Il n’empêche qu’il a toujours été impliqué dans la vie sociale de l’entreprise, jusque dans la rédaction du « Petit journal » syndical. Il a fallu attendre ce jour-là, mais aussi le sentiment de vivre soi-même une injustice professionnelle (mise au placard) pour que son envie de défendre les autres s’affirme et qu’il s’engage réellement en syndicalisme.

 

« Toujours revenir au code du travail dans sa mission de représentant syndical »
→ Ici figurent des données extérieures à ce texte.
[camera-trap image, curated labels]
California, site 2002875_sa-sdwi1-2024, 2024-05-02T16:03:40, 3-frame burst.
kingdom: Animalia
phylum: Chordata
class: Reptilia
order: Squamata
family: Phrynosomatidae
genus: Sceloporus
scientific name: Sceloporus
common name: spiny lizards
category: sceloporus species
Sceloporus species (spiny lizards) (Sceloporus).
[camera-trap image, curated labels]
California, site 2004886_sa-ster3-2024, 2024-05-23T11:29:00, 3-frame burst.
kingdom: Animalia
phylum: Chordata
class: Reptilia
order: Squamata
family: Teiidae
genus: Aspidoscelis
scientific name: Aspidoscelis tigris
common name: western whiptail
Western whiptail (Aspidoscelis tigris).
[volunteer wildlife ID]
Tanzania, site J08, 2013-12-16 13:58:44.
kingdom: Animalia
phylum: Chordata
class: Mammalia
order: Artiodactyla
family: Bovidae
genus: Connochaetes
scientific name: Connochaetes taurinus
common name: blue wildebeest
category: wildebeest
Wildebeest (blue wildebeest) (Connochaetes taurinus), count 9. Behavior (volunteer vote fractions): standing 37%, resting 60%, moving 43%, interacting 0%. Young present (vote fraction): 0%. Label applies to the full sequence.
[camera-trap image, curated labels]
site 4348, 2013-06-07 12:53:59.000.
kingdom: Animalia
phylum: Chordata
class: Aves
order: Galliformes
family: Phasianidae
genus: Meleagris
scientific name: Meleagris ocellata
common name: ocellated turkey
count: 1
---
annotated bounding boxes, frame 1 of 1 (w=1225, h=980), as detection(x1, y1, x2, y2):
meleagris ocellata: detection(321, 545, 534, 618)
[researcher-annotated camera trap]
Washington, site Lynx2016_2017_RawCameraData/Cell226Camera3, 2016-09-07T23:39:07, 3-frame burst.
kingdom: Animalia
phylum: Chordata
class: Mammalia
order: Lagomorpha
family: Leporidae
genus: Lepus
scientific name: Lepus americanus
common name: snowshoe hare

« En 2002, un ami m’a proposé de le rejoindre dans la section syndicale qu’il souhaitait créer. C’est à ce moment-là que j’ai démarré un mandat de délégué syndical, puis tout s’est enchaîné : délégué syndical central, délégué du personnel, responsable syndical au comité d’entreprise, puis membre du CHSCT et conseiller du salarié… A partir de 2009, j’étais à plus de 70 % de mon temps professionnel sur des activités militantes. » Une accumulation de mandats qui implique naturellement pour Bernard le besoin de se former pour remplir correctement ces différentes missions de défense des salariés. Il suit les sessions d’un à trois jours proposées par le syndicat, des formations juridiques pour l’essentiel, mais aussi des formations délivrées par des cabinets d’expertise-comptable ou des organismes de formation, comme la Cegos ou encore Francis Lefebvre. « Le syndicat nous proposait des formations, j’acceptais et j’incitais les autres, mais mes collègues n’y montraient pas d’intérêt particulier. En tout cas, j’ai retenu de ces formations que dans ma mission de représentant du personnel, il fallait revenir systématiquement au code de travail, car ce que craignent les employeurs, c’est tout ce qui relève du Droit. »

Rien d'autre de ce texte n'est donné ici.